**Liste des exercices**
1 – Recopiez le passage de la décision de la Cour de justice qui commence aux mots « Requête (C/6794/2022) formée » et se termine après les mots « le ______ 1972. ».
2 – D'après la décision de la Cour de justice, à quelle date la requête en adoption a-t-elle été formée ?
3 – Poursuivez la rédaction de la décision de la Cour de justice à partir de l'endroit où elle s'interrompt.

**Extrait**
= = =

ACJC/1078/2022 du 25.07.2022 ( ADOPT ) , REJETE

En fait
En droit
Par ces motifs

republique et

canton de geneve

POUVOIR JUDICIAIRE

C/6794/2022 ACJC/1078/2022

DECISION

DE LA COUR DE JUSTICE

Chambre civile

DU LUNDI 25 JUILLET 2022

 

Requête (C/6794/2022) formée le 1er avril 2022 par Monsieur A______, domicilié ______ (Israël), comparant en personne, tendant à l'adoption de B______, née le ______ 1972.

* * * * *

Décision communiquée par plis recommandés du greffier du 24 août 2022 à :

 

- Monsieur A______
______ (Israël).

- Madame B______
______.


EN FAIT

A. a) A______, né le ______ 1954 à D______ (Genève), originaire de Genève, et C______, née ______ [nom de jeune fille] le ______ 1942 à E______, originaire de Genève, se sont mariés le ______ 1985.

De l’union entre A______ et C______ est née F______, le ______ 1986, à D______ (Genève).

= = =

**Jeu de données**
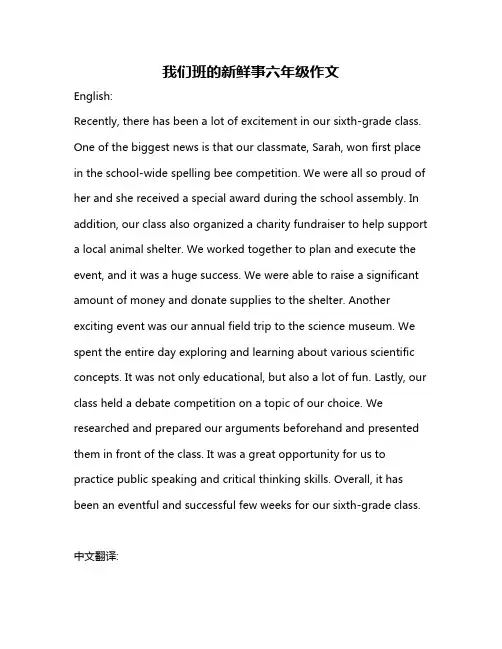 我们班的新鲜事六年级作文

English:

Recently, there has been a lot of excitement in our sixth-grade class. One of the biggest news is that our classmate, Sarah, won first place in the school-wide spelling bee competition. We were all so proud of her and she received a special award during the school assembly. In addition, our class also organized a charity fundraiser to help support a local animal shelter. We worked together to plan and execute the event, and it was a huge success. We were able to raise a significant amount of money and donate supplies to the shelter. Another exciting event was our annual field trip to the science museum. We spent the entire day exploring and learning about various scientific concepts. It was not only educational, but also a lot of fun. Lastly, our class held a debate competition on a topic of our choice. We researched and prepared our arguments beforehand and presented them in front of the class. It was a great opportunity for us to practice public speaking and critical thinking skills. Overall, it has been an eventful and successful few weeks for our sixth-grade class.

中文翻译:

= = =

**Corrigés**
1 –
Requête (C/6794/2022) formée le 1er avril 2022 par Monsieur A______, domicilié ______ (Israël), comparant en personne, tendant à l'adoption de B______, née le ______ 1972.

2 – Le 1er avril 2022.

3 –
b) C______ est la mère de B______, née le ______ 1972 à Genève, originaire de Genève, divorcée de G______ le 30 avril 2013. Le père enregistré à l’état civil genevois de B______ est H______, né le ______ 1942 à Genève.

B______ est la mère de I______, né le ______ 2005 à D______ (Genève).

B. a) Le 1er avril 2022, A______, domicilié à K______ (Israël), a formé une requête d’adoption de B______, fille de son épouse C______, domiciliée à L______ (Genève), tout comme la candidate à l'adoption. Il exposait que B______ avait huit ans au moment où il avait rencontré sa mère, en 1980. Ils s'étaient mariés en 1985. Il avait participé "activement" à l’éducation de B______ jusqu’à l’âge adulte. Il s’était également beaucoup occupé du fils de celle-ci, J______, qui le considérait comme son grand-père. Il éprouvait, tout comme B______, le désir d’officialiser leurs liens par une adoption, source de joie pour leur entourage proche.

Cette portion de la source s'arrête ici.